In the past years I build some HF Transceivers. One project I found were the R1/R2 direct conversion receiver of Rick Campell, KK7B. It took me one or two years until I start to built it in 2006. However in a version of a 80/40m receiver by Dave Lyndon, AK4AA. My assembly correponds in majority to the circuit of Dave. The LO Mixer from 1.7MHz to NF however is the original R2 circuit of Rick. To cover additionally the 160m and 30m band I plan to add two switchable converters. In the current stage the receivers works on 80m and 40m. For more details see the pictures. The complete circuit is built in ugly construction style. From my point of view this is the fastest way to get satisfying results in an adequate (...and limited) time. I do not describe any circuit details as this is already done in the mentioned reports.

The following links give you detailed views on the receiver...

Tuning Section
The VFO is tuned by 2 variable capacitors. The left one is for coarse tuning the right one for fine. Below the RX frequency display is the band switch.

**Data shown**
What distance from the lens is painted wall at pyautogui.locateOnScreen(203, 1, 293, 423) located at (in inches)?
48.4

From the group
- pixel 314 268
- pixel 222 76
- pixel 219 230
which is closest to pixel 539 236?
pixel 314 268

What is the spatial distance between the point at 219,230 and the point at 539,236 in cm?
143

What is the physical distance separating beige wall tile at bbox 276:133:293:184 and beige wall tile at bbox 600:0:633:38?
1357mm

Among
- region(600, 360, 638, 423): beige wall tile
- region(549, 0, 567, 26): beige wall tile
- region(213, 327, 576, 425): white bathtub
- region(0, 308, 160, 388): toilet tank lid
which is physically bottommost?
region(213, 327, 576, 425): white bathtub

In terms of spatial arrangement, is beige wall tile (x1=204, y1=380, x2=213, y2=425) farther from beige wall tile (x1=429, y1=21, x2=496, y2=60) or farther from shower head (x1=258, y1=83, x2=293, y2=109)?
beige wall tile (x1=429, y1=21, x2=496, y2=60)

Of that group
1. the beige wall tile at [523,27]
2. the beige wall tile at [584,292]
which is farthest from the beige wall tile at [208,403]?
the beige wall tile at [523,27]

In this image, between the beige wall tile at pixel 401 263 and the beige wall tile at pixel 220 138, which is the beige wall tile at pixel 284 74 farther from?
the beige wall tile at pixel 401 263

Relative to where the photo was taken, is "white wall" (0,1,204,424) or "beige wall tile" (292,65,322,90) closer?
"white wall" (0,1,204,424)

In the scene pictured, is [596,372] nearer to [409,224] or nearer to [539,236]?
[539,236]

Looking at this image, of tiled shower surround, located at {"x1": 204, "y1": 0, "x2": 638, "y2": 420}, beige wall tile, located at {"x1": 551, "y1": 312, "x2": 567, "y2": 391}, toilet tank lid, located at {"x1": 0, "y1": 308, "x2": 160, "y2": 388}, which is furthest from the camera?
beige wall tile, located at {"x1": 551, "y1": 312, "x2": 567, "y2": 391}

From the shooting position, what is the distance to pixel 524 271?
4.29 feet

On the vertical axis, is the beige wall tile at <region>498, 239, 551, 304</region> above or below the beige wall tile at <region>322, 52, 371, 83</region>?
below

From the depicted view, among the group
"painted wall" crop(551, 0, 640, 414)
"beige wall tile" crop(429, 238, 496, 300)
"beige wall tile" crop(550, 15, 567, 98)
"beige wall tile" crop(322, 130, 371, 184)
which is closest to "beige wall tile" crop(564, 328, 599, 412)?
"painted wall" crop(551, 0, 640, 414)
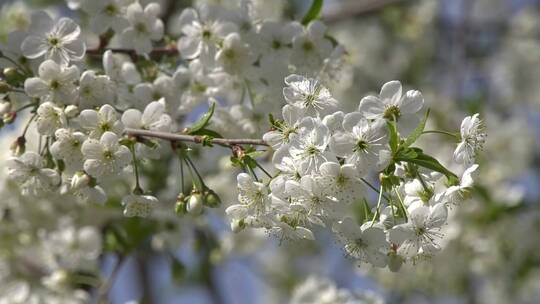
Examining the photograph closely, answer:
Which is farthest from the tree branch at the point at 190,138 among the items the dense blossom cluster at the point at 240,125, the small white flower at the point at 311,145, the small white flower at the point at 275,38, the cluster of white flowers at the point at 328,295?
the cluster of white flowers at the point at 328,295

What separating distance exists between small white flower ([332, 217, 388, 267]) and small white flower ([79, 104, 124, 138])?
0.71 meters

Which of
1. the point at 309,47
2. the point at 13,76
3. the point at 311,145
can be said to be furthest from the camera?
the point at 309,47

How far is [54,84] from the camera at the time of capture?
247cm

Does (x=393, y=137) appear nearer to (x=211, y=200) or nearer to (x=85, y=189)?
(x=211, y=200)

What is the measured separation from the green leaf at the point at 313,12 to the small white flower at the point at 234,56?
1.03 feet

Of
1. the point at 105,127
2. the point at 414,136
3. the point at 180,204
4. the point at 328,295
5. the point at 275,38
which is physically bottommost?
the point at 328,295

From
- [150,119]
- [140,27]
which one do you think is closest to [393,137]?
[150,119]

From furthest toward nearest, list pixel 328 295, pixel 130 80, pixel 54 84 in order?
pixel 328 295
pixel 130 80
pixel 54 84

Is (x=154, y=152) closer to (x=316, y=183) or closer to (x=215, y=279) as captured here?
(x=316, y=183)

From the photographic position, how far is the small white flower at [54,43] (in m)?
2.61

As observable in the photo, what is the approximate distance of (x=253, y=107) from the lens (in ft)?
9.87

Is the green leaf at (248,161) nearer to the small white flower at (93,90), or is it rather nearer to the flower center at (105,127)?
the flower center at (105,127)

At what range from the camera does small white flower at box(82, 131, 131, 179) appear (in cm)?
232

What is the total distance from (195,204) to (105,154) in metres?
0.30
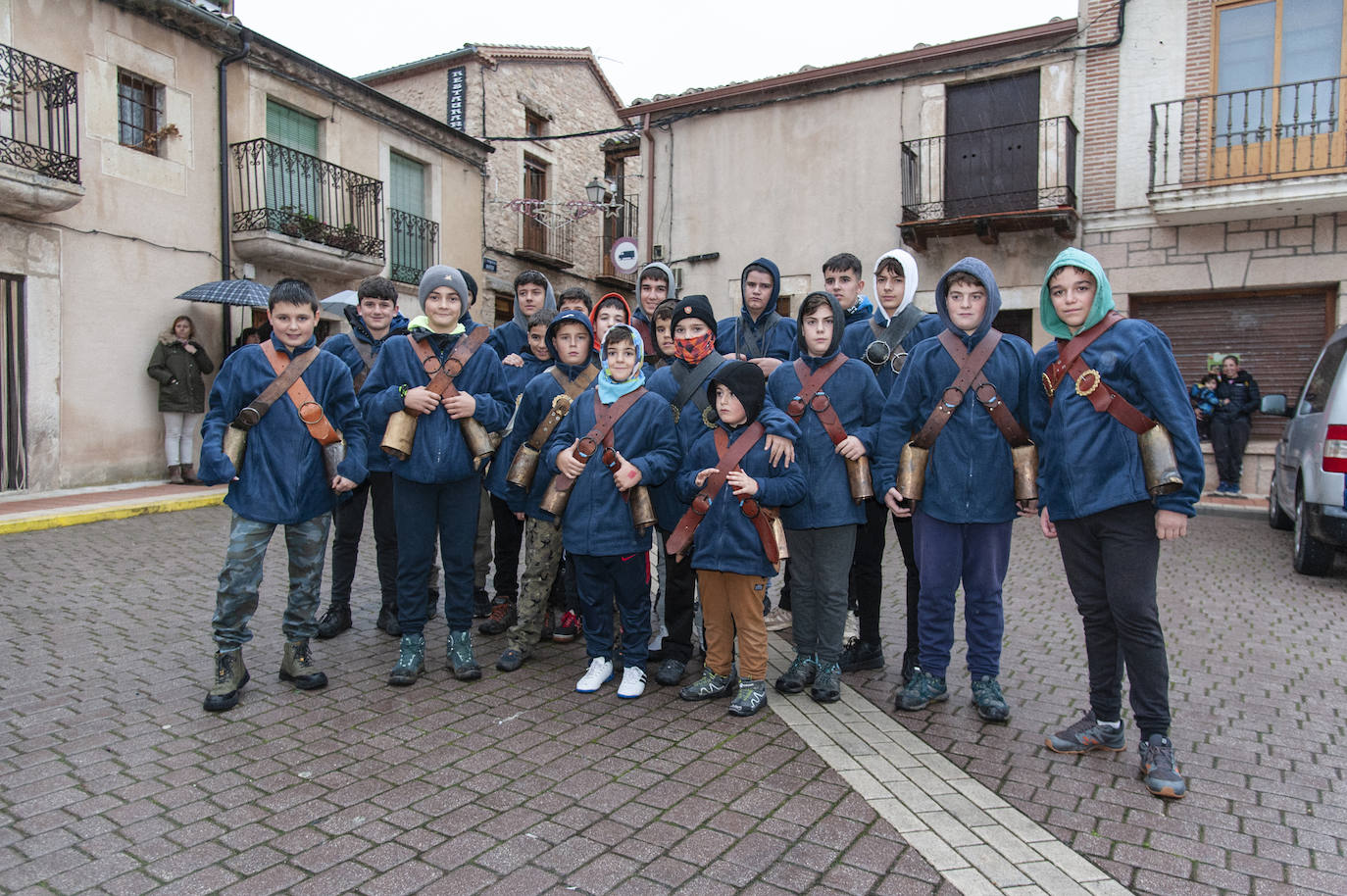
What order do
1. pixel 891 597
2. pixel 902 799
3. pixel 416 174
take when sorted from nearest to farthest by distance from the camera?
pixel 902 799 → pixel 891 597 → pixel 416 174

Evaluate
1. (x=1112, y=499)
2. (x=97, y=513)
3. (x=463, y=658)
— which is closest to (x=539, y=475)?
(x=463, y=658)

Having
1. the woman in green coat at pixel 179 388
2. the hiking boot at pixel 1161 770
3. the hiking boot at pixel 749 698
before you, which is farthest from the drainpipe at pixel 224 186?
the hiking boot at pixel 1161 770

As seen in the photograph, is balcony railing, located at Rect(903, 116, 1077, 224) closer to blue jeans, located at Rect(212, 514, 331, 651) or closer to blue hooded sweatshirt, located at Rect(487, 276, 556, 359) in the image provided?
blue hooded sweatshirt, located at Rect(487, 276, 556, 359)

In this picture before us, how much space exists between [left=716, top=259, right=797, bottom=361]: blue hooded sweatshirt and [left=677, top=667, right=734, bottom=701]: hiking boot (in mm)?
1673

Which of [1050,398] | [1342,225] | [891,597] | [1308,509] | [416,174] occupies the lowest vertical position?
[891,597]

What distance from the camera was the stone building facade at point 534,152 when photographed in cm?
1988

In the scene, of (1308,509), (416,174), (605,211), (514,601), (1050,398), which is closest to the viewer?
(1050,398)

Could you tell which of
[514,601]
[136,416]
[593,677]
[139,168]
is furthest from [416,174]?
[593,677]

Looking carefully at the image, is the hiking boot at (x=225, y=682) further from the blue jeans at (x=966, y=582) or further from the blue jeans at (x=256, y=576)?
the blue jeans at (x=966, y=582)

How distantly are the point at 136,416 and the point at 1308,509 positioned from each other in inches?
518

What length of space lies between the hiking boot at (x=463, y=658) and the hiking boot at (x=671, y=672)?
87cm

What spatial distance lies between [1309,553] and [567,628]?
594 cm

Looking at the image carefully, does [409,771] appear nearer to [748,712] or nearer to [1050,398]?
[748,712]

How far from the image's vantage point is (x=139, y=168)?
1205 cm
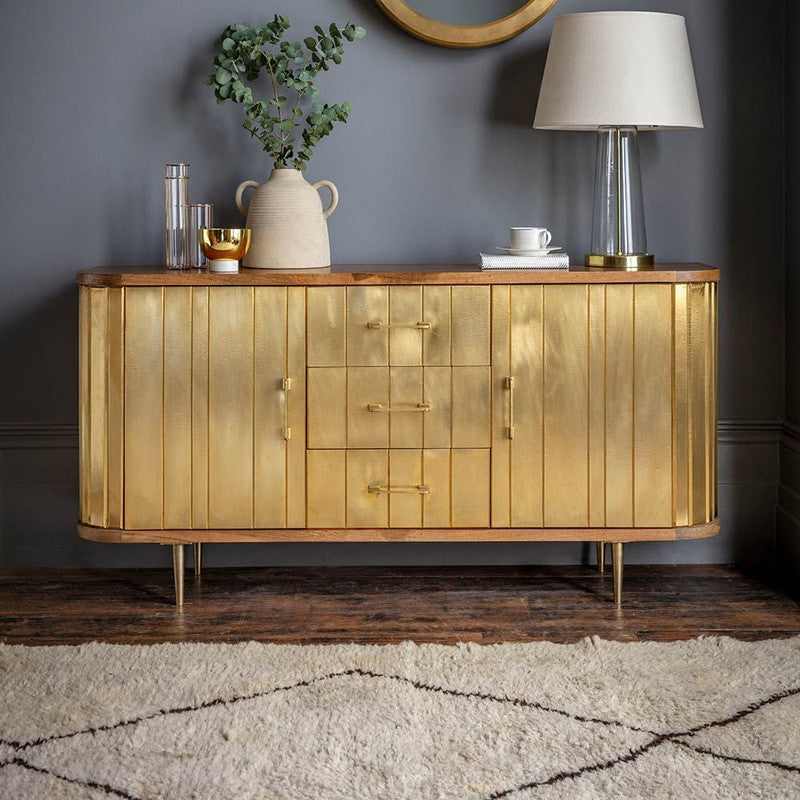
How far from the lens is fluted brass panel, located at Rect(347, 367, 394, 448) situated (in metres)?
2.54

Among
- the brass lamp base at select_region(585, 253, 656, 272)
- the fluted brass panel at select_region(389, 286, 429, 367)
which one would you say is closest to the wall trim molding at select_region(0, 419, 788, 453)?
the brass lamp base at select_region(585, 253, 656, 272)

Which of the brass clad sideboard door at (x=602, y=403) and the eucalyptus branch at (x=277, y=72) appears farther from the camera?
the eucalyptus branch at (x=277, y=72)

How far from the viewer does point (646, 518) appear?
257 cm

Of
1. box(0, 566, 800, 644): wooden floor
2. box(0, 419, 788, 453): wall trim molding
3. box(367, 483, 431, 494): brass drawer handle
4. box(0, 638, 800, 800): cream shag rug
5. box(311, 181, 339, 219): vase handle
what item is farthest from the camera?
box(0, 419, 788, 453): wall trim molding

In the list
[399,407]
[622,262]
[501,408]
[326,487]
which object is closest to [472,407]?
[501,408]

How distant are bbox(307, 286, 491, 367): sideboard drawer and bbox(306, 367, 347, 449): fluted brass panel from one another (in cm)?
3

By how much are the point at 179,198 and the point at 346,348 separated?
63cm

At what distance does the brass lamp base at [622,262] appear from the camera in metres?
2.64

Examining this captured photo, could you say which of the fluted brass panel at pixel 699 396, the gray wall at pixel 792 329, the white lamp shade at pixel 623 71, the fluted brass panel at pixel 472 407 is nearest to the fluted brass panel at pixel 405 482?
the fluted brass panel at pixel 472 407

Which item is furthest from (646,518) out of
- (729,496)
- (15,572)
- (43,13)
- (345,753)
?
(43,13)

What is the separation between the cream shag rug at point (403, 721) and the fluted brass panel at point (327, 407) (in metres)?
0.50

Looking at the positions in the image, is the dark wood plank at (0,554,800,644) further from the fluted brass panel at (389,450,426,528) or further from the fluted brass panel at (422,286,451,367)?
the fluted brass panel at (422,286,451,367)

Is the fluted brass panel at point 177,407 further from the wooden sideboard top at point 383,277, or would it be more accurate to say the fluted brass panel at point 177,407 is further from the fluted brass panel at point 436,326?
the fluted brass panel at point 436,326

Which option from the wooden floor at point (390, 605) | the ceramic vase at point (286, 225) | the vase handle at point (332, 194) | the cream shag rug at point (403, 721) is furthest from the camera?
the vase handle at point (332, 194)
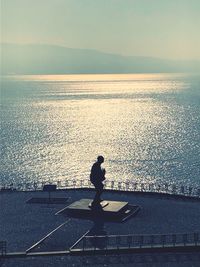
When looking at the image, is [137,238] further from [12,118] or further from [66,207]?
[12,118]

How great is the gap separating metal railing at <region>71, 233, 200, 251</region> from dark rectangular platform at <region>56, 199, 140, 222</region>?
586 centimetres

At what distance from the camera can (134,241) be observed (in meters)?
36.0

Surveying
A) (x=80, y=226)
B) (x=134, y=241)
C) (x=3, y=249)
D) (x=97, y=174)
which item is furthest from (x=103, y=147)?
(x=3, y=249)

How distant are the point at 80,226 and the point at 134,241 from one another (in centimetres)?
602

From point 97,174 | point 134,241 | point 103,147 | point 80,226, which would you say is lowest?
point 103,147

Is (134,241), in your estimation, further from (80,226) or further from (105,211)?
(105,211)

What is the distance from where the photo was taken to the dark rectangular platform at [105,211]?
140 feet

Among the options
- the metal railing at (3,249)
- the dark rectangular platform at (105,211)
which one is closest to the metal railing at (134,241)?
the metal railing at (3,249)

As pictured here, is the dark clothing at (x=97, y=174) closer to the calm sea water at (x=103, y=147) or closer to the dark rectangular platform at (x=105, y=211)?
the dark rectangular platform at (x=105, y=211)

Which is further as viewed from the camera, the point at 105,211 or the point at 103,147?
the point at 103,147

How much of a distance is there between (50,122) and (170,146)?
6321cm

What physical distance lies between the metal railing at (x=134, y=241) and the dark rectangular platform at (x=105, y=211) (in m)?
5.86

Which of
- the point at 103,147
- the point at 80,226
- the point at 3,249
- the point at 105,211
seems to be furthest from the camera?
the point at 103,147

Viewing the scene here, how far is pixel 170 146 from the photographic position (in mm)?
114062
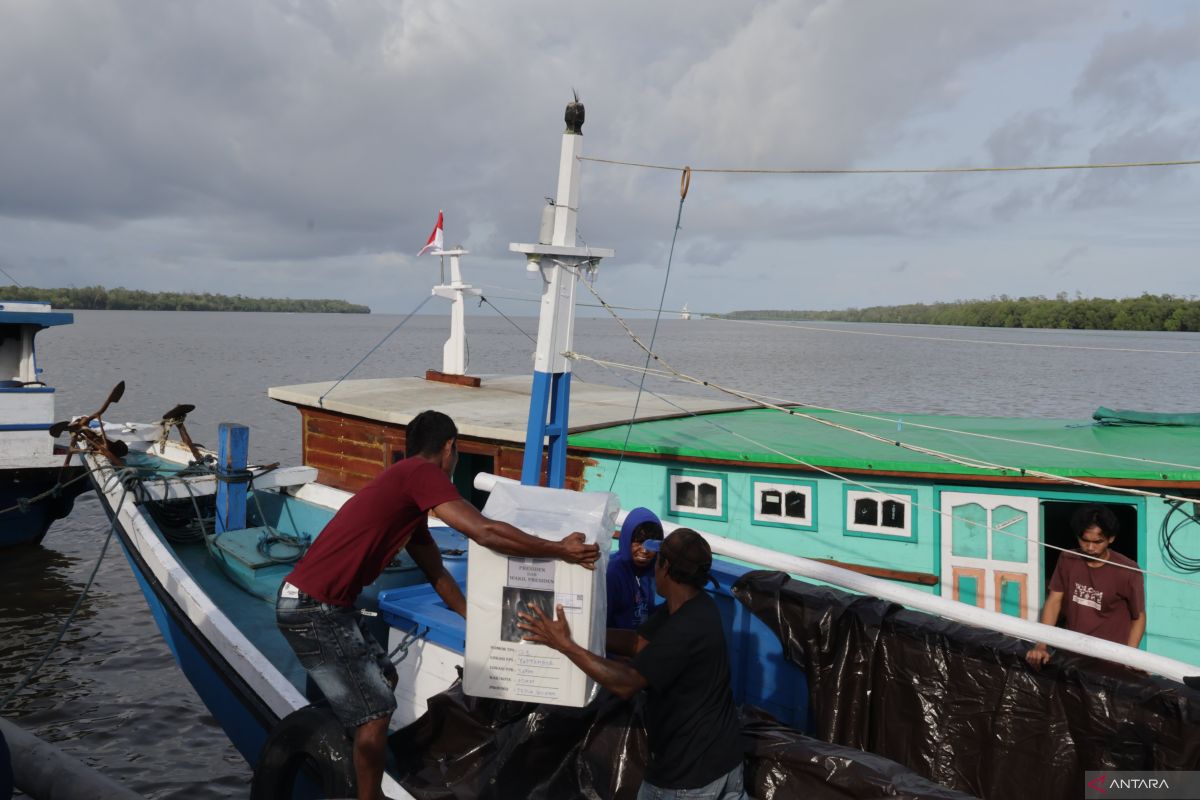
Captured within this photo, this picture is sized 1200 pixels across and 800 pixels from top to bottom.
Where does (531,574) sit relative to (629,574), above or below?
above

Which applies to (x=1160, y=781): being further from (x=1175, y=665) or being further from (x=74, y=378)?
(x=74, y=378)

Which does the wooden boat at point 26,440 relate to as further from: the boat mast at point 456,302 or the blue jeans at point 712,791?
the blue jeans at point 712,791

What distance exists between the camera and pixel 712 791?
142 inches

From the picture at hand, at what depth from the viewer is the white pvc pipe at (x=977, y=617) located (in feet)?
14.3

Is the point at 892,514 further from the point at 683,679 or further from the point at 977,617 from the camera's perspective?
the point at 683,679

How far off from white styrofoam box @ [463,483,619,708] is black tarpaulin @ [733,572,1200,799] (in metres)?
2.21

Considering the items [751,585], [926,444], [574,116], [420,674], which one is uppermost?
[574,116]

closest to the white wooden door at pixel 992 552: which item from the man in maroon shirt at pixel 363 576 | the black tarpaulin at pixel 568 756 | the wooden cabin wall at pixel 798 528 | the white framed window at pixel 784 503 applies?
the wooden cabin wall at pixel 798 528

**Jobs**
1 > Duplicate the part of the receiver build description starting with "Tuning Section" and going on through "the band switch.".
2 > Finish out the next part of the receiver build description, picking up after its last sentence.

**Expected outputs**
1 >
Tuning Section
The VFO is tuned by 2 variable capacitors. The left one is for coarse tuning the right one for fine. Below the RX frequency display is the band switch.

2 >
LO Mixer and LF Unit
When I start with the receiver I built first the LF amplifier and the LO mixer. The assembly stage on the picture represent the R1 of Rick Campell, KK7B. The inductors I used are not the TOKOs described in Rick's publication. The L's used are 10% tolerance inductors found at at Reichelt Elektronik. This is my main source for standard electronic items.

LO Mixer with Diplexer
This is a detailed view on the LO mixer with the following Diplexer.

LF Filter and Amplifier 1
LF Filter and Amplifier 2
The LF finals are a complementary pair of BD240C/BD239C transistors. The LF Preamplifier LM387 is an obsolete device. I checked some dealers and made a note in a ham forum. In fact, I still got one last item which was on stock at a small electronic shop...

Complete 1.7Mhz LO Unit
The 1.7MHz Unit with the additional Mixer/Diplexer. The phase shifting network is not assembled. In this stage I check each Mixer/Diplexer with a 1.7Mhz input Signal. The 1,7MHz IF amplifier and the 1.7MHz BFO are assembled on the vertical board. The Pot on the picture bottom is for the HF gain adjustment.

1.7Mhz LO and IF Amplifier
The IF amplifier is on the right the LO left. The LO is tuned by a small air variable VHF cap with a 1:3 gear which I have disassembled from an old radio years ago...

Phase Shifter Board, blank
For the phase shifting network which performs the sideband supression I used a copper coated board. For interconnections I used glued copper coated board pieces on the mainboard. The separations were made with a sharp carpet knife. The distances are made according to the opamp DIP packages.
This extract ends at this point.